Brague: ‘Natuurlijk twijfel ik er niet aan dat de mensheid zal blijven bestaan, dat is ook het punt niet zozeer. Ik geloof niet dat de mensheid zal uitsterven. De essentie waartoe ik wil doordringen is dieper; de vraag is namelijk of deze mensheid verlicht zal zijn. Wordt deze mensheid geleid door driften of door rede? Stel dat je geen toegang hebt tot de God die de schepping zegent en gedoogt, de God die ondanks de aanwezigheid van het kwaad zegt dat de schepping goed is. [11] Als die God er niet is, dan is er toch geen enkele reden om het leven van iets anders dan driften afhankelijk te laten zijn?’
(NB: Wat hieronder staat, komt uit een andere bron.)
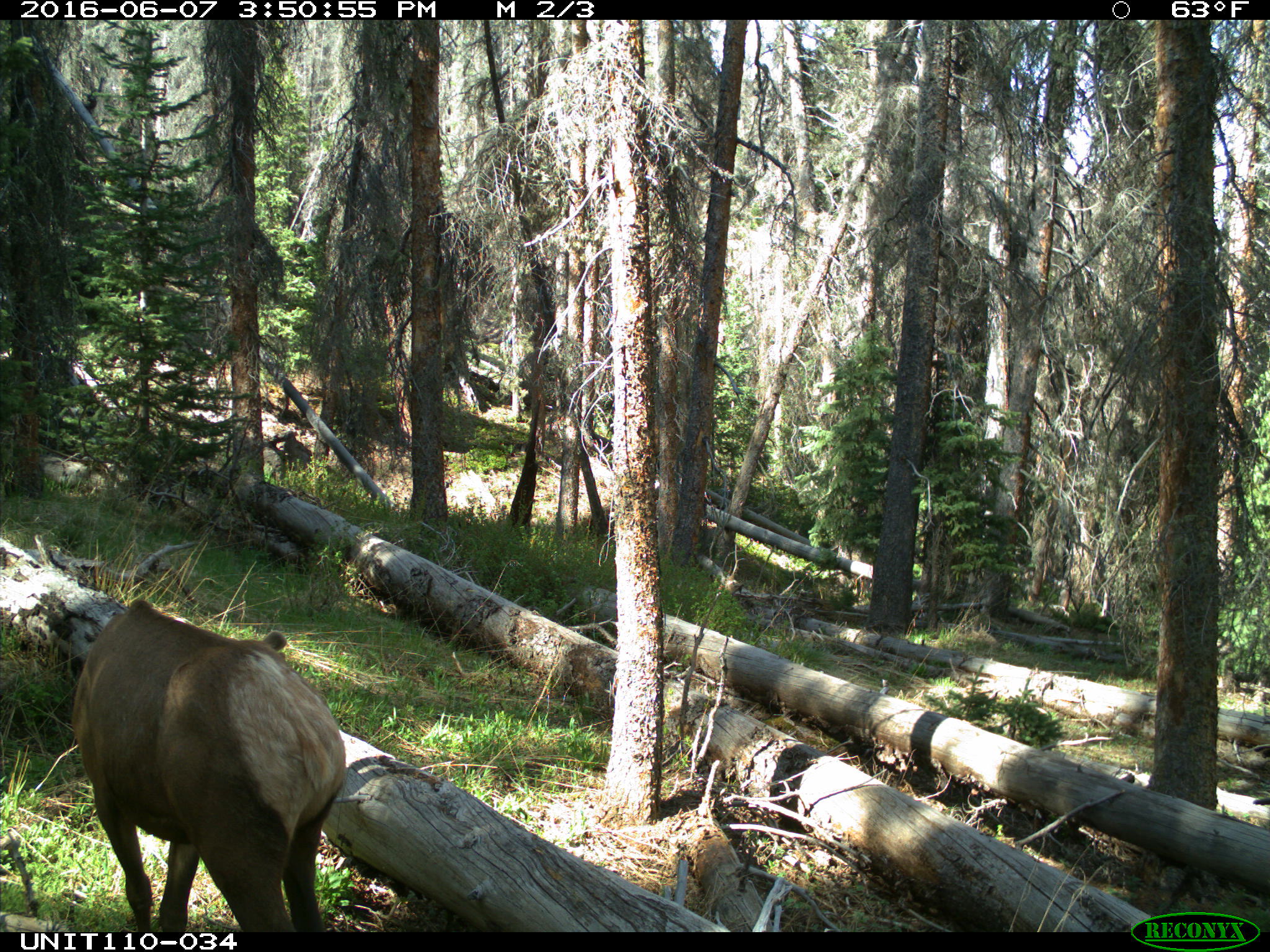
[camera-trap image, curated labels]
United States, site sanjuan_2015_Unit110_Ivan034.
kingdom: Animalia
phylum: Chordata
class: Mammalia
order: Artiodactyla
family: Cervidae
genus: Cervus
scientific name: Cervus elaphus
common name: red deer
M. Potappel en J. van der Bijl studeren respectievelijk in Leiden en Rotterdam. Beiden zijn lid van de CSFR.

  1. ‘Quid ergo Athenis et Hierosolymis?’, Tertullianus, De Praescriptione Haereticorum, VII, 9.
  2. Leo Strauss, The Rebirth of Classical Political Rationalism. An Introduction to the Thought of Leo Strauss, Essays and Lectures by Leo Strauss, University of Chicago Press, 1989, selected and introduced by Thomas L. Pangle, p. 72-73.
  3. ‘Romein zijn betekent het oude als nieuw te ervaren, en hoe dit oude zich vernieuwt door zijn overbrenging naar nieuwe grond, waardoor hetgeen oud was het begin van nieuwe ontwikkelingen wordt. Romeins is de ervaring van een begin als (her)begin.’ Rémi Brague, Europa de Romeinse weg, p. 44-45.
  4. Ireneüs van Lyon, Aduersus Haereses, IV, 34.
  5. Rémi Brague, Europa de Romeinse weg, p. 111.
  6. Rémi Brague, Europa de Romeinse weg, p. 120-122.
  7. Rémi Brague, Europa de Romeinse weg, p. 123.
  8. Rémi Brague, Europa de Romeinse weg, p. 155.
  9. Psalm 37 vers 27
  10. Zie: Rémi Brague, Les ancres dans le ciel.
  11. ‘En God zag dat het goed was’ (Genesis 1 vers 25).